ACTIVITY »
Using the entries that follow, write out the line containing "The Most Important Person on Earth: The", the line containing "Handbook of Home", and every line between them, exactly and nothing else.

+++

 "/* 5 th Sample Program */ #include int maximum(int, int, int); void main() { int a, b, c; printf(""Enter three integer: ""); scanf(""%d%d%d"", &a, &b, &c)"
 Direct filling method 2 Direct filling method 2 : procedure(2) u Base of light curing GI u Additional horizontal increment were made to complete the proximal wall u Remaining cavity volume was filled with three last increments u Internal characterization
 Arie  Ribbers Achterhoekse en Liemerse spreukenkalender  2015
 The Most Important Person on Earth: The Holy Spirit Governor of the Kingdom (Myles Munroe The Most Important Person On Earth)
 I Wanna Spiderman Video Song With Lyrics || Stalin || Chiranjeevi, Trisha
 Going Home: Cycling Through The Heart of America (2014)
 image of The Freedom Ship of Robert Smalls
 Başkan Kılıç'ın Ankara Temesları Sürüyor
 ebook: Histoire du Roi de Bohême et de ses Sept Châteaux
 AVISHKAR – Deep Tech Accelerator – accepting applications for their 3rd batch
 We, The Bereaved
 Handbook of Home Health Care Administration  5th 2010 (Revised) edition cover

+++

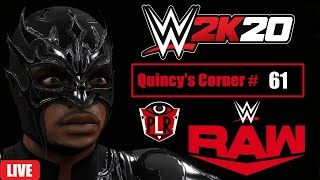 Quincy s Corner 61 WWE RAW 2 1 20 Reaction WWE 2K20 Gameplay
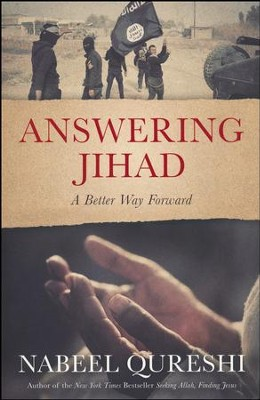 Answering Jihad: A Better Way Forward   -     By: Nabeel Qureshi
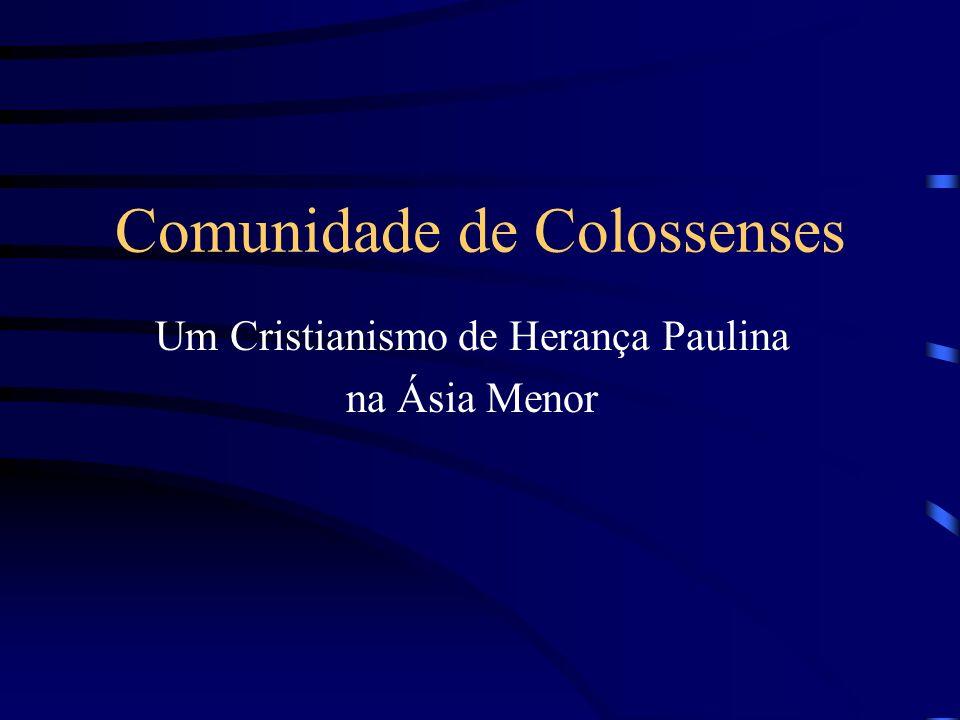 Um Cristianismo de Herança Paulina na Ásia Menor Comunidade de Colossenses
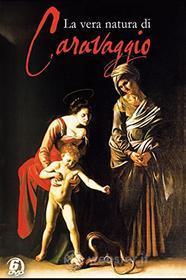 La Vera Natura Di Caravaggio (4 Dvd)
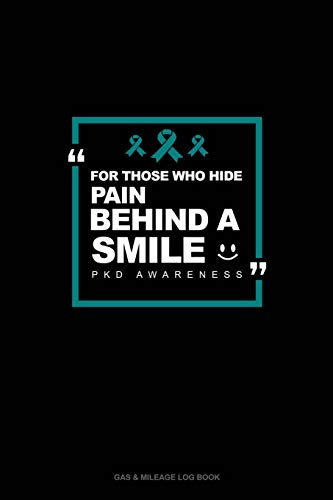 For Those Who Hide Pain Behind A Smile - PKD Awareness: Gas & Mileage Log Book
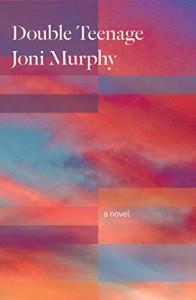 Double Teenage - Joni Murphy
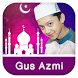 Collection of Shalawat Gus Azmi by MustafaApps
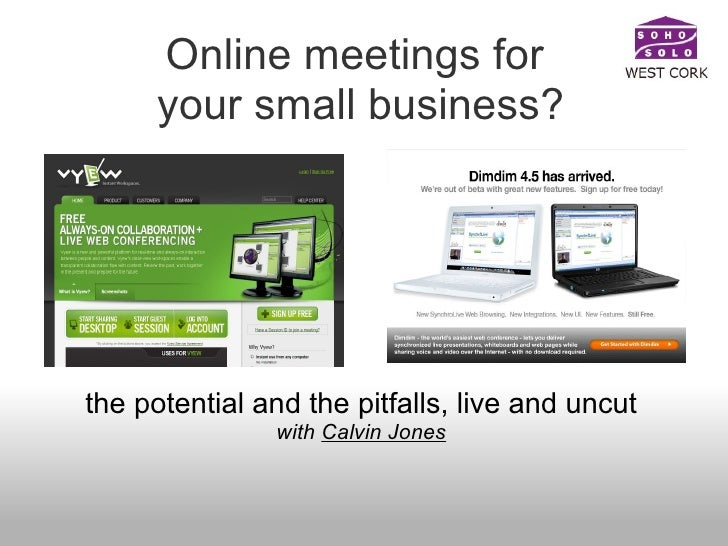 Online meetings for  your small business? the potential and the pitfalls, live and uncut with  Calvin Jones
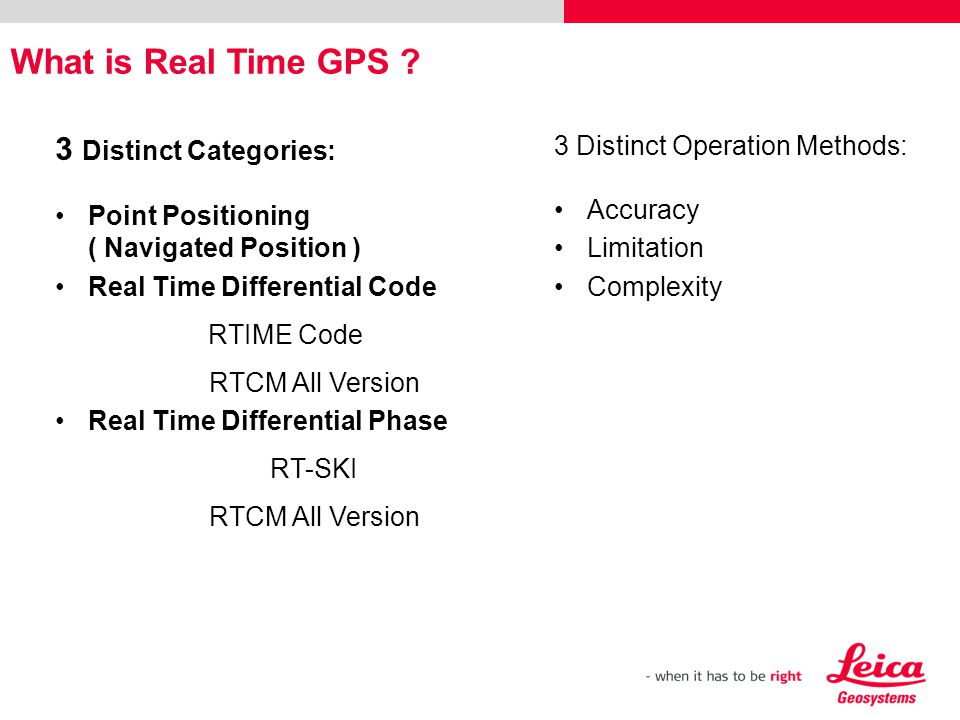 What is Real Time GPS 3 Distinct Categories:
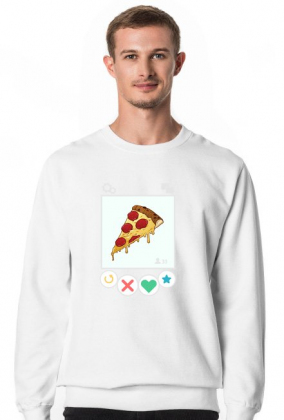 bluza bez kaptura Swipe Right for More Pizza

+++

TASK SOLUTION »
 The Most Important Person on Earth: The Holy Spirit Governor of the Kingdom (Myles Munroe The Most Important Person On Earth)
 I Wanna Spiderman Video Song With Lyrics || Stalin || Chiranjeevi, Trisha
 Going Home: Cycling Through The Heart of America (2014)
 image of The Freedom Ship of Robert Smalls
 Başkan Kılıç'ın Ankara Temesları Sürüyor
 ebook: Histoire du Roi de Bohême et de ses Sept Châteaux
 AVISHKAR – Deep Tech Accelerator – accepting applications for their 3rd batch
 We, The Bereaved
 Handbook of Home Health Care Administration  5th 2010 (Revised) edition cover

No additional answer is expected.